Starting with the line that holds "From the image", copy out each remaining line of the listing below, up to and including the last one, and include nothing else.

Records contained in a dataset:

···

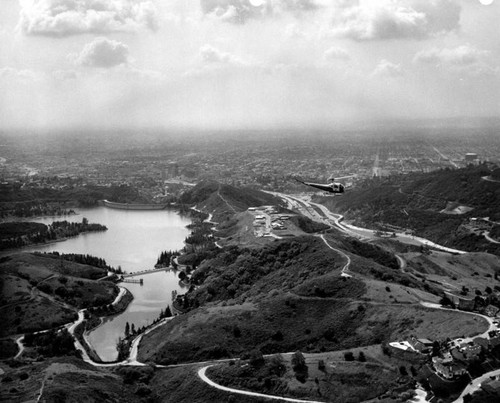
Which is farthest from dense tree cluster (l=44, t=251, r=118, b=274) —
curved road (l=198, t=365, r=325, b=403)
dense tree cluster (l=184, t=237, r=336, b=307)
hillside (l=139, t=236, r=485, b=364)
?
curved road (l=198, t=365, r=325, b=403)

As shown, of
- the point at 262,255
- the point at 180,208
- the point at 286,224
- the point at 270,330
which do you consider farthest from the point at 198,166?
the point at 270,330

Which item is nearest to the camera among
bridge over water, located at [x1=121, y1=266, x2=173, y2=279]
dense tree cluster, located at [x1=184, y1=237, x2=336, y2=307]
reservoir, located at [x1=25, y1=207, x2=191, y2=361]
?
dense tree cluster, located at [x1=184, y1=237, x2=336, y2=307]

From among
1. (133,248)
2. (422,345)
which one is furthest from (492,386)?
(133,248)

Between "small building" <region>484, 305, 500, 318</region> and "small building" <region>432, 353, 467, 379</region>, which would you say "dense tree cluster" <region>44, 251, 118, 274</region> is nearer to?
"small building" <region>484, 305, 500, 318</region>

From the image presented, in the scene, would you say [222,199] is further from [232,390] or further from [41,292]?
[232,390]

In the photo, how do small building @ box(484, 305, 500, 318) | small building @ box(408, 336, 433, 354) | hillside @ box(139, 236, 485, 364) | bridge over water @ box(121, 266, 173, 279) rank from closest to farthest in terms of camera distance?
1. small building @ box(408, 336, 433, 354)
2. small building @ box(484, 305, 500, 318)
3. hillside @ box(139, 236, 485, 364)
4. bridge over water @ box(121, 266, 173, 279)

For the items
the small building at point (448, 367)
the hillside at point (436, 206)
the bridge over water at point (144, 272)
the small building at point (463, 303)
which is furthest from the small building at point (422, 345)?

···

Result of this exercise:
From the image presented, in the scene, would you say [222,199] is further from [232,390] or further from [41,292]?
[232,390]

In the photo, how do small building @ box(484, 305, 500, 318) | small building @ box(408, 336, 433, 354) | hillside @ box(139, 236, 485, 364) | bridge over water @ box(121, 266, 173, 279) rank from closest to farthest in terms of camera distance?
1. small building @ box(408, 336, 433, 354)
2. small building @ box(484, 305, 500, 318)
3. hillside @ box(139, 236, 485, 364)
4. bridge over water @ box(121, 266, 173, 279)

For the items
the small building at point (448, 367)
the hillside at point (436, 206)
the bridge over water at point (144, 272)
the small building at point (463, 303)
which is furthest from the small building at point (422, 345)?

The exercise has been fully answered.